Intro: It can be a challenge to find things to entertain your grandkids. I am always on the lookout for new experiences for them. Sometimes we get ideas from the past. This past week I hit a homerun, as they would say in baseball lingo. I found a seine net at the thrift store, attached a couple of poles and took the grandkids to the sandbar. They learned how to drag a net and sort out the catch. It was intriguing to them because they did not know what they might come across – a mixed bag of good and bad.
Matt 13:47-50 – “Again, the kingdom of heaven is like a dragnet that was cast into the sea and gathered some of every kind, 48 which, when it was full, they drew to shore; and they sat down and gathered the good into vessels, but threw the bad away. 49 So it will be at the end of the age. The angels will come forth, separate the wicked from among the just, 50 and cast them into the furnace of fire. There will be wailing and gnashing of teeth.”
This parable is one of 7 related parables found in Matthew 13. The theme of these stories is the kingdom of God (heaven). All except the parable of the sower (soils) begin with “The kingdom of heaven is like…”
Jesus told the disciples that his parables were designed to make known to them the mysteries of the kingdom of heaven (13:11). The stories were not mysteries that needed unraveling or solving, but rather they taught principles about the kingdom that were being revealed at the proper time, as the kingdom was about to come on the scene.

==================================================

WORK INSTRUCTIONS:
1. In the passage about the parable of the dragnet, where did the writer find the seine net?
2. Pick up the passage about the parable of the dragnet after its last sentence and keep writing it.

==================================================

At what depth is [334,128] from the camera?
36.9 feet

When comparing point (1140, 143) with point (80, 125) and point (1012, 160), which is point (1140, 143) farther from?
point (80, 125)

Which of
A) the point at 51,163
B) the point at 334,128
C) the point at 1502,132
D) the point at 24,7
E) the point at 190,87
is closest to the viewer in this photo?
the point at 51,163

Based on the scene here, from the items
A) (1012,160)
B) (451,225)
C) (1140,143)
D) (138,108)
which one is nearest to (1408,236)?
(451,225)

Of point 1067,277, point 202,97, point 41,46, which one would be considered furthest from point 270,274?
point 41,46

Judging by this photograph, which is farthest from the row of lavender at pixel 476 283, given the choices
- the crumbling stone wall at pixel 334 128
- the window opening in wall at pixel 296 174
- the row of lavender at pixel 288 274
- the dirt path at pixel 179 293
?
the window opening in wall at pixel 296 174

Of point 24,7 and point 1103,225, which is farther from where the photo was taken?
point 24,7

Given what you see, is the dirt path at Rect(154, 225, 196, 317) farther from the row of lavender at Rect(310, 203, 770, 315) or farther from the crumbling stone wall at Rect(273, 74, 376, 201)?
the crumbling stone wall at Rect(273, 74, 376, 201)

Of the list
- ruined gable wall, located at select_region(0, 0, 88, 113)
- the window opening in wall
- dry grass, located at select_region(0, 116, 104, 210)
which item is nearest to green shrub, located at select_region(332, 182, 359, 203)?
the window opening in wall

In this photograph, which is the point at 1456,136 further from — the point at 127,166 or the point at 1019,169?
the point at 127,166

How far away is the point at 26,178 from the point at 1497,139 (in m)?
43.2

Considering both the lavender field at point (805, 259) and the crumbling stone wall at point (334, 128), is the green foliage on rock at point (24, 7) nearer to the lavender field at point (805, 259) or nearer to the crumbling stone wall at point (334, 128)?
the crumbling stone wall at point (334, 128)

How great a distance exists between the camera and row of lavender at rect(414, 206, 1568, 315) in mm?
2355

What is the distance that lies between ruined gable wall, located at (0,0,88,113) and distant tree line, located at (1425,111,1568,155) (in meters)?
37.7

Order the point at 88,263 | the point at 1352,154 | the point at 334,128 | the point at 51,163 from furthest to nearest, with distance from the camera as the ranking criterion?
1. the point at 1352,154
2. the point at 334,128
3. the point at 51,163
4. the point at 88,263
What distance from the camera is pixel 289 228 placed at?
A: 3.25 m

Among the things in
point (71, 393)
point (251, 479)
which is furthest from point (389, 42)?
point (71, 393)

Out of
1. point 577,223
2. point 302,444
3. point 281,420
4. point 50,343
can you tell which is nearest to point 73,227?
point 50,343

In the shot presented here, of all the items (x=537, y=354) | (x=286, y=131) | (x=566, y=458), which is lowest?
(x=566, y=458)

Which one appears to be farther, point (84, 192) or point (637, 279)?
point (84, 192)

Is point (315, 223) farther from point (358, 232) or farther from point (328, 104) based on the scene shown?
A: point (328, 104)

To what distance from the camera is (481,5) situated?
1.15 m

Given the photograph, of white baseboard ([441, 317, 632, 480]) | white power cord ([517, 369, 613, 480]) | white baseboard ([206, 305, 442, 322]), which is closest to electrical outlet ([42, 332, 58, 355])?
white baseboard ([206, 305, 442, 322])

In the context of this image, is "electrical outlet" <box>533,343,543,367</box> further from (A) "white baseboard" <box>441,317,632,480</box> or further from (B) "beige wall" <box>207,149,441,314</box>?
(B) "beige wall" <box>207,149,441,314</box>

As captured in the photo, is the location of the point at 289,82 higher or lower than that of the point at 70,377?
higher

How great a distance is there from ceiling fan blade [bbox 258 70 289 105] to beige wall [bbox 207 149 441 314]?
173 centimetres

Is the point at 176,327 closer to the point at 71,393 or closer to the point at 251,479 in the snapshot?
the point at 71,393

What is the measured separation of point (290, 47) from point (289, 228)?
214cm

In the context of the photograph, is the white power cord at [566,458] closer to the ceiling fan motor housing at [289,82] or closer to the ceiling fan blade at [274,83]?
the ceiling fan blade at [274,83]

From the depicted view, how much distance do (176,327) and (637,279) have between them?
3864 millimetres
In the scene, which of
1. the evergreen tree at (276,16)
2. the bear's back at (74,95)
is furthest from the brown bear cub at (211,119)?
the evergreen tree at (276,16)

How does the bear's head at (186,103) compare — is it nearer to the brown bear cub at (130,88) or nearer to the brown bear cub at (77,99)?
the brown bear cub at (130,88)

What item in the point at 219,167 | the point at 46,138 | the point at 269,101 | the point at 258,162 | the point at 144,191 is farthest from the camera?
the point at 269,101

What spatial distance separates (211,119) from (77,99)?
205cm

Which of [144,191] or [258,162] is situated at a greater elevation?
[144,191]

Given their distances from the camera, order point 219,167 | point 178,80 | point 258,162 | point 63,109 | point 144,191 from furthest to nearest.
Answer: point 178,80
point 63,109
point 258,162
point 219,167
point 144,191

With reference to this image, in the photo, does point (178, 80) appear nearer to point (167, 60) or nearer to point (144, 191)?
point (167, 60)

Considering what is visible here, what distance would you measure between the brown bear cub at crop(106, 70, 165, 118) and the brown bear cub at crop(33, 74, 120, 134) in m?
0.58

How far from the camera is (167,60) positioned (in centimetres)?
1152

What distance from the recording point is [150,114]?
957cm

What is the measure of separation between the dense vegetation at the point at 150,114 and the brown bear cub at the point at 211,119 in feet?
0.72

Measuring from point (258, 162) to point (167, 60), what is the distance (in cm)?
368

==================================================

SOLVED PROBLEMS:
1. At the thrift store.

2.
- The kingdom would come through the sowing of a seed (the word of God).
- This seed would not be the only seed being sown (tares) and the kingdom of God would exist alongside the kingdom of Satan for a period of time.
- The kingdom would be like a small mustard seed that would grow large and accommodate many.
- The kingdom would be a powerful influence in the world (as leaven in a bowl of meal)
- The Kingdom would be found by those who would value it above all else. Many would sacrifice all they had to acquire it. (pearl of great price; hidden treasure)
- The last parable pictures the kingdom in a scene of final judgment.
I. “Gathered Some of Every Kind”: The dragnet was a very large fishing net, weighted on one side and floated on the other which, when dragged from the deep water to the shore brought up in its meshes every creature in the water. The dragnet is indiscriminate. It gathers all that make its way into it. Obviously, all would not be useful for food, especially among the Jews. So the owner of the net had to sort out and cull out that which was unsuitable. This familiar scene made an effective image of judgment. Jesus says the kingdom of heaven is like a dragnet.
A. What is the lesson of the dragnet?
1. Judgment in the kingdom: Tares and dragnets – This last parable is often linked with the parable of the tares (13:24-30) in that it is also a story about a later judgment against evil. Some suggest that these parables teach against the exercise of any discipline or judgment against unruly disciples.” It is not our job to judge before the final judgment”. This is especially true with the parable of the Tares. But this interpretation ignores the fact that the field in the parable of the Tares is the world, not the church (13:38), and that the judgment is not corrective discipline, but a final ultimate judgment that only God can render.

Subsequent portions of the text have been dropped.